But I wanted the rest of the story. And I needed it before the others arrived. “What did you make for his last supper?”
“All I could find.” She kept her eyes on the men’s approach. “Mushrooms.”
*
Phineas leaped from his horse and rushed for Rachel.
I don’t know what she did or how she did it—most of my attention was frozen on the last thing she’d told me—but her gesture made him halt. Emotion worked across his face. He took a deep breath and ironed his expression. The only indication of lingering angst was in how he scanned me—jealously, for some reason. His tone was clipped when he observed, “Nice tree, Freddy.”
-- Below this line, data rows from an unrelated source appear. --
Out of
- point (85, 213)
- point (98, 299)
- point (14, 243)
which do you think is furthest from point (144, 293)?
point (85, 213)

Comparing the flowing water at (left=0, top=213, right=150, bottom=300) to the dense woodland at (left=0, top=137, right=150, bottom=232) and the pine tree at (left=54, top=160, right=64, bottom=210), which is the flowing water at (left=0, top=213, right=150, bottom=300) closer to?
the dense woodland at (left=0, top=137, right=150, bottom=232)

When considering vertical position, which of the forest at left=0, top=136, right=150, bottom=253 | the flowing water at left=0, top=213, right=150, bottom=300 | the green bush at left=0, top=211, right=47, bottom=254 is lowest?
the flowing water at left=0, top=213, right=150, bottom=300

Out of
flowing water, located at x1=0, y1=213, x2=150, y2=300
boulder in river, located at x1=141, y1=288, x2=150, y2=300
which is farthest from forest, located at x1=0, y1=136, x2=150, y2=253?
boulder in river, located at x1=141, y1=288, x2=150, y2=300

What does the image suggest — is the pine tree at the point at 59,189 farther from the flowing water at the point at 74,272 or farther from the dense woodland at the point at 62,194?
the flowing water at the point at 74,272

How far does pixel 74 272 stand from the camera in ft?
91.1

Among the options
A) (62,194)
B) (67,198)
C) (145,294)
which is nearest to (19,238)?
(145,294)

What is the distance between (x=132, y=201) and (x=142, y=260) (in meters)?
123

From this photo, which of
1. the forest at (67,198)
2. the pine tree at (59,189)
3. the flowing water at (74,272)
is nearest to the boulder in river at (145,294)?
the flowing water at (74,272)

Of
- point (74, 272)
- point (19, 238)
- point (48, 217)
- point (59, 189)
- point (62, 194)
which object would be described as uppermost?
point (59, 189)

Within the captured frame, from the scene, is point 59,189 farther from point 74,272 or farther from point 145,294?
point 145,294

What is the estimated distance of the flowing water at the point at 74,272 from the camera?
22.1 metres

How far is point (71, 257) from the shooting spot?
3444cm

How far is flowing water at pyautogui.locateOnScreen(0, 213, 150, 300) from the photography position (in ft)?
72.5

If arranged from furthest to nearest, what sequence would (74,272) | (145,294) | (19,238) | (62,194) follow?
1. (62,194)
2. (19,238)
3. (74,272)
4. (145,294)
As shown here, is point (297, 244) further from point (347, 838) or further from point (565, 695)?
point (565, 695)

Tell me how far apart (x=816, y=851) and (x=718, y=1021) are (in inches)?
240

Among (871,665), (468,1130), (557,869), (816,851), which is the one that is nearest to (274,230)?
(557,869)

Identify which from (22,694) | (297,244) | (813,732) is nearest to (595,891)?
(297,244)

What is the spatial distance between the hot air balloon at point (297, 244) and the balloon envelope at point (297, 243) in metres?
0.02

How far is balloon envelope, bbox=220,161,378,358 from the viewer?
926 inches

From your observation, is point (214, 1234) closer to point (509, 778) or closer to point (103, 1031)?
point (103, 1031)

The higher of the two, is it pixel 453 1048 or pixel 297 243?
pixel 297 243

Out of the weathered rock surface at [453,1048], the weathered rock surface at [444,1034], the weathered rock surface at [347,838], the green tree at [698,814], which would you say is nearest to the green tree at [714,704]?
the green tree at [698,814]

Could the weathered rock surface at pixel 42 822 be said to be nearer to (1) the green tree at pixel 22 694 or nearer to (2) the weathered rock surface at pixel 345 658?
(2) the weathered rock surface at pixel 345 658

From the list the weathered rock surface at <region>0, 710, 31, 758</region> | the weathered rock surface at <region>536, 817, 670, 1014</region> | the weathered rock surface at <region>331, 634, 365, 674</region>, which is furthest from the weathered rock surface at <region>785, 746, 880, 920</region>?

“Oh.” I finally let go of the branch.
Daniel grasped me by the arms. “What happened?”
“Linton kidnapped her.”
Daniel stared and mouthed, Kidnapped, while Phin’s head jerked back, as though someone invisible had delivered an uppercut.
Rachel glanced away from them. “He knocked me out and took me to his homestead”—her eyes grazed mine—“and had an attack not long after we got there.”
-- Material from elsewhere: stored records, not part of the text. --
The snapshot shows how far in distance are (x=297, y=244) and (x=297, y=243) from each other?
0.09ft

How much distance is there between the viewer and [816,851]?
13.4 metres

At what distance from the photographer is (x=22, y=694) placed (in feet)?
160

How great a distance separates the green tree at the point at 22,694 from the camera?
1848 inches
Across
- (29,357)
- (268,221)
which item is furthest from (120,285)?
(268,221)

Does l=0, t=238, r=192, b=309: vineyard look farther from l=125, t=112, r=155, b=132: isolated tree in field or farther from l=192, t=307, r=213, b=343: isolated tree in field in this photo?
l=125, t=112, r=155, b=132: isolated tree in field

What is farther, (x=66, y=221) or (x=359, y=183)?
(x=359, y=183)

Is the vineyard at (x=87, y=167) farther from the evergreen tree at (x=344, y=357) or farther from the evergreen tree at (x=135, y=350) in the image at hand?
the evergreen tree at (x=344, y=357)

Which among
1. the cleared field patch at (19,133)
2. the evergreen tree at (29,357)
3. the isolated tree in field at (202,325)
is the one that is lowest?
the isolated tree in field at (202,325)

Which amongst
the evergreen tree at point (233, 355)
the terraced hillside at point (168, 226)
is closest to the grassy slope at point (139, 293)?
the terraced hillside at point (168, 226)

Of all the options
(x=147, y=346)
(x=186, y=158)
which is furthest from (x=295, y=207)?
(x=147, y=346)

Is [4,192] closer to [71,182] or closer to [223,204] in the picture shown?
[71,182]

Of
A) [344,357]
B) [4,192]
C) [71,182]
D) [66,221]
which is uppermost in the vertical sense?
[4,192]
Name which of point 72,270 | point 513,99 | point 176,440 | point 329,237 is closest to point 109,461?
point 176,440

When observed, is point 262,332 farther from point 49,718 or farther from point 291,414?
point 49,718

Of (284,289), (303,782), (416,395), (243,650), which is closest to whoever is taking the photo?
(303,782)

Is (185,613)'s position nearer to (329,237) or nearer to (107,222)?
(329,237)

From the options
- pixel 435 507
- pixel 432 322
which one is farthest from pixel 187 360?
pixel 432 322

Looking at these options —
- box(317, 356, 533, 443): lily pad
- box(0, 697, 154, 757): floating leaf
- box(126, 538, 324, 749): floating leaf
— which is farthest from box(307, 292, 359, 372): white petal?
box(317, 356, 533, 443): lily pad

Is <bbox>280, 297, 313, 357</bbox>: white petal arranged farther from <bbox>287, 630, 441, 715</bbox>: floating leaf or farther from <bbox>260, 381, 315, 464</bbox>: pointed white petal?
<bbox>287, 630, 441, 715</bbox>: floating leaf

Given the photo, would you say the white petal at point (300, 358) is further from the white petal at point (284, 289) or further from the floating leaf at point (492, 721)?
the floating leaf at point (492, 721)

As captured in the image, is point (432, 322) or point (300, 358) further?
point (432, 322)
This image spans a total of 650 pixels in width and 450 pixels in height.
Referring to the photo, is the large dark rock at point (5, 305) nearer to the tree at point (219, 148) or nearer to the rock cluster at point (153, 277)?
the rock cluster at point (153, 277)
Fury bloomed in Phineas’s face, a red ire. “Where is he now?”
I found Rachel’s hand and squeezed. “He’s dead.”
Silence answered this announcement.
She tugged her hand free and walked to the side of the road. Her arms made a shawl over her chest.
Phin’s breath left him in a growl. He whirled around, hiding his face from us, and his fisted hands pounded the air once. “Rachel, Rachel”—his back shook—“how I wish I could make him dead all over again.”
“Lord Almighty,” Daniel breathed. He drew me into a hug, and the motion jangled my collection of stones. He glanced down. “What in the world—”
I pulled away to empty my pockets, aware as I let the stones fall from my hands that I would never again palm a rock without remembering this day—the day I’d planned to use rubble for a weapon.
Then I threw myself into Daniel’s arms.
He cleared his throat and murmured thickly, “If you ever run away and leave me like that again, I’ll lose my mind.”
I clung to him. He’d get no argument from me. I had never been so scared in my life.
*
The road, on our way back, all but disappeared in the gathering darkness. Had the moon not found an open berth between the clouds, we might have been forced to pass the night in the mill with the drunken guests, somewhere on the nasty floor. However, there was sufficient light for us to cautiously head north. We met up with the Welds brothers on our way, their identities revealed not because we could make out their features but because we heard Ed weeping, “I hate it here, Bobby. I want to go home, to our real home.”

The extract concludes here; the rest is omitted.